Jordan Alonge

Personal information
- Full name: Jordan Alonge
- Date of birth: 15 February 1999 (age 27)
- Place of birth: London, England
- Position: Attacking midfielder

Team information
- Current team: Salisbury
- Number: 10

Youth career
- Crystal Palace

College career
- Years: Team / Apps / (Gls)
- 2018–2021: Baker Wildcats / ? / (17)
- 2021–2023: Fairleigh Dickinson Knights / 34 / (5)

Senior career*
- Years: Team / Apps / (Gls)
- 2023–2024: Thunder Bay Chill / 4 / (2)
- 2024: Rothes / 4 / (0)
- 2024–2025: Forres Mechanics / 26 / (13)
- 2025–2026: Inverness Caledonian Thistle / 25 / (4)
- 2026–: Salisbury / 2 / (0)

= Jordan Alonge =

English professional footballer (born 1999)

Jordan Alonge (born 15 February 1999) is an English footballer who as a midfielder for club Salisbury.

== Career ==
Born in London, Alonge played at a series of London academies before spending two years with Baker University in Kansas.

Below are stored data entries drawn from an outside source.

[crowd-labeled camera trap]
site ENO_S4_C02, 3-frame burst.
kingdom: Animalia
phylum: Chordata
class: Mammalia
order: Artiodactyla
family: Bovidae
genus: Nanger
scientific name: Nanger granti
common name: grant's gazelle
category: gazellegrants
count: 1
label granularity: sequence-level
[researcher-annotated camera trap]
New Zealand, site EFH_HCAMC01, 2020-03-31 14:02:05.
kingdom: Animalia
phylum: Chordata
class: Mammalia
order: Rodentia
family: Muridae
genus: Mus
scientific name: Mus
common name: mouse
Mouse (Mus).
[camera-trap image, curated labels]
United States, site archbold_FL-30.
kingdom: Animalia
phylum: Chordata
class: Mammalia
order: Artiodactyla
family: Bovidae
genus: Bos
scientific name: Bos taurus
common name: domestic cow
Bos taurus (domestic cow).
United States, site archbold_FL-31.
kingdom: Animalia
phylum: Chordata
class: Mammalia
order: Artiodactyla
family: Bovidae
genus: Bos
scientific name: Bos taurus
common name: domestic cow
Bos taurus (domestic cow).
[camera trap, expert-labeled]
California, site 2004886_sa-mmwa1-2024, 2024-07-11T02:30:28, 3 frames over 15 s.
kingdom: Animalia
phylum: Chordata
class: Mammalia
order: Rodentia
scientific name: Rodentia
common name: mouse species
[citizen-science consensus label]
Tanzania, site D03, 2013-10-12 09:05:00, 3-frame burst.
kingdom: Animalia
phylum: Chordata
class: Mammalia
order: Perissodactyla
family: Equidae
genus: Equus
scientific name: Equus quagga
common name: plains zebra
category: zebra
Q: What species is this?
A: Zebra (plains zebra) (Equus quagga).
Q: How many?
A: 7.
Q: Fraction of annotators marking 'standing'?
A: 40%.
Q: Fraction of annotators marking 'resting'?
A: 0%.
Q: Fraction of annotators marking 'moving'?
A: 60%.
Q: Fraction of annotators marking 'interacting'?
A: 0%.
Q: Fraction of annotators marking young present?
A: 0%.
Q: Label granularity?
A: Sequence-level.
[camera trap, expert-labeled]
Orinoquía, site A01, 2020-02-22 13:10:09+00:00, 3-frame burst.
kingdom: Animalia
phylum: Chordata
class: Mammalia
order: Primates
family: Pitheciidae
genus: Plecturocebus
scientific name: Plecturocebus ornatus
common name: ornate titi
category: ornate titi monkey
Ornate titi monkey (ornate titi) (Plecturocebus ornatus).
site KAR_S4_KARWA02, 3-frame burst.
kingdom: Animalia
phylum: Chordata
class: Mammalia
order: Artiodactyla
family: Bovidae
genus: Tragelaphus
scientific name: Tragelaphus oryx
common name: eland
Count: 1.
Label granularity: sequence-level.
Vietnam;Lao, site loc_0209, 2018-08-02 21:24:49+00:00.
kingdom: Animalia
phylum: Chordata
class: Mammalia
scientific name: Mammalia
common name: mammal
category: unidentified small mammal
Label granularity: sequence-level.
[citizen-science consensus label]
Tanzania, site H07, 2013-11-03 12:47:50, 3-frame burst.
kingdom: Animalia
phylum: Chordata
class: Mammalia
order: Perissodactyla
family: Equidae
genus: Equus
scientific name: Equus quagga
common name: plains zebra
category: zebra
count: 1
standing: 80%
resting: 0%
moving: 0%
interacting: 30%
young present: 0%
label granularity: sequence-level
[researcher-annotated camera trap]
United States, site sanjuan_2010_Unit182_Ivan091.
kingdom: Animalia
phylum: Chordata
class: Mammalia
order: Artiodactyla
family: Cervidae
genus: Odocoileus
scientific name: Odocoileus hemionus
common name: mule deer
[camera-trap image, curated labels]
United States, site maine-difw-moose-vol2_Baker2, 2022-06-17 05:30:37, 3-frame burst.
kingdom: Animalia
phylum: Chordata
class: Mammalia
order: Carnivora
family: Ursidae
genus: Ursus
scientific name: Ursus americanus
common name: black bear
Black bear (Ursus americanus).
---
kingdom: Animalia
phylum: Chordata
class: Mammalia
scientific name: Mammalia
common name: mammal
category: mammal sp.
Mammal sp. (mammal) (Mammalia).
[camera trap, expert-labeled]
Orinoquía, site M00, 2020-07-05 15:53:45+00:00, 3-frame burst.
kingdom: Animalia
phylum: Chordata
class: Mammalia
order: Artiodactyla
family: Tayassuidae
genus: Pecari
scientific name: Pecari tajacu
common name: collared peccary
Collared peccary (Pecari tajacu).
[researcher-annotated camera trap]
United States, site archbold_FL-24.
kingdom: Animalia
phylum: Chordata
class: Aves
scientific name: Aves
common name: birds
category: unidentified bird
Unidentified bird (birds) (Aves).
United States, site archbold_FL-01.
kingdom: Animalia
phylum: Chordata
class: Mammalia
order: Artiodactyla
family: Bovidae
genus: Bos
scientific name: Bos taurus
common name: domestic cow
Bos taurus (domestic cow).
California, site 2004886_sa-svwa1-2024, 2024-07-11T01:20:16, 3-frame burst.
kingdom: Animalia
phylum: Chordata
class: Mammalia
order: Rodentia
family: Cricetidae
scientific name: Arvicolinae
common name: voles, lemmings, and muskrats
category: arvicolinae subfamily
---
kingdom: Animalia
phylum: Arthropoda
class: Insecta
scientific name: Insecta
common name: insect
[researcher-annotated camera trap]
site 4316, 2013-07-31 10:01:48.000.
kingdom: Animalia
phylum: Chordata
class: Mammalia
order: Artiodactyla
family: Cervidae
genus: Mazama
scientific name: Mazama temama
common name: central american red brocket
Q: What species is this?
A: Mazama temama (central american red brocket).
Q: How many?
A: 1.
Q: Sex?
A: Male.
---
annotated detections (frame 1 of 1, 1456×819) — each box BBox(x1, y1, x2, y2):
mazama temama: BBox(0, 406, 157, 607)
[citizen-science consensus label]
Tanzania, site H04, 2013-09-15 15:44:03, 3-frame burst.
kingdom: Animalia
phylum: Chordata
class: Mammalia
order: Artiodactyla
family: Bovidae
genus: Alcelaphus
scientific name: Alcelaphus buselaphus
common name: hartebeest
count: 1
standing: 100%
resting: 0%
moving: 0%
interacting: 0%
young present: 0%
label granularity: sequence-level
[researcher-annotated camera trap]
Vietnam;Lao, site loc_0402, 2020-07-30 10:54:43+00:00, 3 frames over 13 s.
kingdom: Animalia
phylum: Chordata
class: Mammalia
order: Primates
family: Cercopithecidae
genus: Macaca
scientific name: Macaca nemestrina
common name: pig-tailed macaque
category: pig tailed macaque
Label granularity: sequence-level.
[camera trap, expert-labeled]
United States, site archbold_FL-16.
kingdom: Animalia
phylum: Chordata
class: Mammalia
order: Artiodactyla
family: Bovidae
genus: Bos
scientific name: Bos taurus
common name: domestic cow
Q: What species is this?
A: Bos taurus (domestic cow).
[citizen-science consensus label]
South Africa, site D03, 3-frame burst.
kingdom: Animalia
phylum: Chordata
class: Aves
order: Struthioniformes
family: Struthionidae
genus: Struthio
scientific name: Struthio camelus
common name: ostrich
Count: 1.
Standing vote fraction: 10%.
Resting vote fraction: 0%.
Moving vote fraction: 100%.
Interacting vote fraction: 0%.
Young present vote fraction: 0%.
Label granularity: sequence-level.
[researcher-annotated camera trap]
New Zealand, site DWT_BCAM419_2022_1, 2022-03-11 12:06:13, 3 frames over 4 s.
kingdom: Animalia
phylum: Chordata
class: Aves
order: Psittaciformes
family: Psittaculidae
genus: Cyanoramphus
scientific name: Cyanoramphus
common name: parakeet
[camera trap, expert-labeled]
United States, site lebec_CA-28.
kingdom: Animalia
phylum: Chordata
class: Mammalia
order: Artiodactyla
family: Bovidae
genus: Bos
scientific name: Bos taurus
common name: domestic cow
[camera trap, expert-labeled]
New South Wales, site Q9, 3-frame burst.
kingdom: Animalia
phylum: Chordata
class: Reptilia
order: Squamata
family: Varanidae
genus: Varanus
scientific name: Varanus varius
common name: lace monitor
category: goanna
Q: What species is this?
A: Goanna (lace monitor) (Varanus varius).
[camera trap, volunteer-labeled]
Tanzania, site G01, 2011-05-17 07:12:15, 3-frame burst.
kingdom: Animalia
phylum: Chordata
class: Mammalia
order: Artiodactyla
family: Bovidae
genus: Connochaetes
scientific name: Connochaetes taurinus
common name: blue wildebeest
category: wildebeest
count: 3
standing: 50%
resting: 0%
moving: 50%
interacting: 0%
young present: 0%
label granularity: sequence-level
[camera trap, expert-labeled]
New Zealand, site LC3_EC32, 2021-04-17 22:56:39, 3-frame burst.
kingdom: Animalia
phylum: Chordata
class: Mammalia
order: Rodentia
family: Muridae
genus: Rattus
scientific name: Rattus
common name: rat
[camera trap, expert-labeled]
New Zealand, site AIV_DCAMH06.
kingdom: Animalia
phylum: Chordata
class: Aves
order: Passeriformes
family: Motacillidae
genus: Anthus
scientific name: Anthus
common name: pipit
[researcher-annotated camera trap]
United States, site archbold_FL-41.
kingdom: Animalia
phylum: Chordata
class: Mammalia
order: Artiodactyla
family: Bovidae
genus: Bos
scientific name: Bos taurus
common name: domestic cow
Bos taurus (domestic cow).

He would also spend three years with Fairleigh Dickinson University's soccer team, the Fairleigh Dickinson Knights., before joining USL League Two side, Thunder Bay Chill in an attempt to gain an MLS deal. After failing to progress through the trial periods, and the club's decision to into abeyance due to travel and financial constraints, Alonge returned to the UK in Inverness, first joining Rothes in the Highland League, before joining league rivals, Forres Mechanics.

After impressing with the Mechanics, Alonge made his first move into professional football in July 2025, joining Scottish League One side, Inverness Caledonian Thistle.

On 17 July 2026, Alonge joined National League South club Salisbury.